InnoCentive

InnoCentive is a Waltham, Massachusetts-based crowdsourcing company that accepts by commission research and development problems in engineering, computer science, math, chemistry, life sciences, physical sciences and business. The company frames these as “challenge problems” for anyone to solve. It gives cash awards for the best solutions to solvers who meet the challenge criteria.[1]

The idea for InnoCentive came to Alpheus Bingham and Aaron Schacht in 1998 while they worked together at Eli Lilly and Companyduring a session that was focused on exploring application of the Internet to business. The company was launched in 2001 by Jill Panetta, Jeff Hensley, Darren Carroll and Alpheus Bingham, with majority seed funding from Eli Lilly and Company. Darren Carroll led the launch effort and became the first CEO.

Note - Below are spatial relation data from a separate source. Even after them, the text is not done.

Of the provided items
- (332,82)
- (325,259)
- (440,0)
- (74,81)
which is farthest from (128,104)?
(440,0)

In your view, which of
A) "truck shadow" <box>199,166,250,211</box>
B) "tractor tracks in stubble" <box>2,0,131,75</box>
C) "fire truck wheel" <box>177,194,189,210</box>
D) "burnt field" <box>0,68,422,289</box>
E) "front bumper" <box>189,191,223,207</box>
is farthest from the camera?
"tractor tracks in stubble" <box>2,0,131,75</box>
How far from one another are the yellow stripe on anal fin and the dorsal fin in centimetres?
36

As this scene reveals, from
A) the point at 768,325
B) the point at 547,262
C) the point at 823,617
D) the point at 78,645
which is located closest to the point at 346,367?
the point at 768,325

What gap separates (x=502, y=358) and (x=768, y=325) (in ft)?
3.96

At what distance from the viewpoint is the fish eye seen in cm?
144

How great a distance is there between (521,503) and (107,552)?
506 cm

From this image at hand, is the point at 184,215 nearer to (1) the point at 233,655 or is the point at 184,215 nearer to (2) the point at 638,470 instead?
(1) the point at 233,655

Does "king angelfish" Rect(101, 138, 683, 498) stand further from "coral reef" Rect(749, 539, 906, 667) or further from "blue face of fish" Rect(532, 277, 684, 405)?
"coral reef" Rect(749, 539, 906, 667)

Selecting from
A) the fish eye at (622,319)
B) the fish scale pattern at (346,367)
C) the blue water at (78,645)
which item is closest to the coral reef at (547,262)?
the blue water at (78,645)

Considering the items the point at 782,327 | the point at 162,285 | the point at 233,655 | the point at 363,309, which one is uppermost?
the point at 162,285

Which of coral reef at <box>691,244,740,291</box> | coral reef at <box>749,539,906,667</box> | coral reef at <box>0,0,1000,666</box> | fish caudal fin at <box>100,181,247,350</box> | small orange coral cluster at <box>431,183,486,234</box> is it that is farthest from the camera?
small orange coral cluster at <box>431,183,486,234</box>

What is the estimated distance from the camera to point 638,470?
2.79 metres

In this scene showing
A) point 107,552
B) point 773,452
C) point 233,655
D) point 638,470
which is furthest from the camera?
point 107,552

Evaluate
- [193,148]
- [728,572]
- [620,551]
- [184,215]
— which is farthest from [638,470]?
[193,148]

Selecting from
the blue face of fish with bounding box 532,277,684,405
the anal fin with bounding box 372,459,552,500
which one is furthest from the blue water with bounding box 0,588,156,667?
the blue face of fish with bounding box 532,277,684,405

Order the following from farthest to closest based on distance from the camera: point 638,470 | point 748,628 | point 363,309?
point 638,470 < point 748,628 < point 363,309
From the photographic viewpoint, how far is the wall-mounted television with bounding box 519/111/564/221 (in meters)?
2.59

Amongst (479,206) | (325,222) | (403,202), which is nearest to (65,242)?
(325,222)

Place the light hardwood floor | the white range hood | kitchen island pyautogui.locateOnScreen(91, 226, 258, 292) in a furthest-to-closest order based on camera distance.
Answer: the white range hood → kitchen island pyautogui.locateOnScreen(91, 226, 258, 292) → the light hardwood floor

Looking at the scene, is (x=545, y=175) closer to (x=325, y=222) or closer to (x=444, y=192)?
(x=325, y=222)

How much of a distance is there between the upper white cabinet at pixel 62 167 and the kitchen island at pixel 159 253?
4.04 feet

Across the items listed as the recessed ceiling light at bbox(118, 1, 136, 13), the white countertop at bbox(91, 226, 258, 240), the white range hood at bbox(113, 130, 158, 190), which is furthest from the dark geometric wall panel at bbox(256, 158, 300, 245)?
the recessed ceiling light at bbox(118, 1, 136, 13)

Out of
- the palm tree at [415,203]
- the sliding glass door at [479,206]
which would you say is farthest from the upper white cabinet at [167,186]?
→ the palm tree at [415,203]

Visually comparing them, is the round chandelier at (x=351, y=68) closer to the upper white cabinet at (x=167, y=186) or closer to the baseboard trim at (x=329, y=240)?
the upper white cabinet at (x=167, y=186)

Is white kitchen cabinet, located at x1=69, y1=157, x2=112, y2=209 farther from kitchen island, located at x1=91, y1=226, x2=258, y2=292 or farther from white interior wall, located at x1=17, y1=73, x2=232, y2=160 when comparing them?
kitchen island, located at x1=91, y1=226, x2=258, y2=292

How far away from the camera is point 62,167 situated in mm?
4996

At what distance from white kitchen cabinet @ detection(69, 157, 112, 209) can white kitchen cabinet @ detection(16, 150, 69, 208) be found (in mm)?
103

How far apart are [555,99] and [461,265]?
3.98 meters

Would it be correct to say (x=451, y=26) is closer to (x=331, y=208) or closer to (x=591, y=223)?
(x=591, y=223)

In 2005, InnoCentive was spun out of Eli Lilly with investments led by Spencer Trask of New York. In December 2006, shortly after Dwayne Spradlin took the helm as CEO, the company signed an agreement with the Rockefeller Foundation to add a non-profit area designed to generate science and technology solutions to pressing problems in the developing world. Between 2006 and 2009, The Rockefeller Foundation posted 10 challenges on InnoCentive with an 80% success rate.[2]

In February 2012, InnoCentive acquired UK-based OmniCompete.[3]

InnoCentive is a privately held, venture-backed firm headquartered near Boston in Waltham, Massachusetts, with a European office in London, UK. The company posts “Challenges” to its “Global Solver Community” in addition to internal Challenges—those targeted at private communities like employees, customers and suppliers.

InnoCentive’s solver community consists of over 355,000 people from nearly 200 countries,[4]

As of January 2014, there was a total of 355,000 users from nearly 200 countries. Aside from traditional science PhDs, the user group includes technicians, students and engineers. More than 50% of registered solvers come from Russia, India, and China. Most of the problem solvers are well-educated, with a majority (65.8%) holding a PhD. InnoCentive has also signed agreements with the Chinese and Russian national science academies. As motivation for Russian universities, for example, a solver’s academic department can get 10% of any award.[5]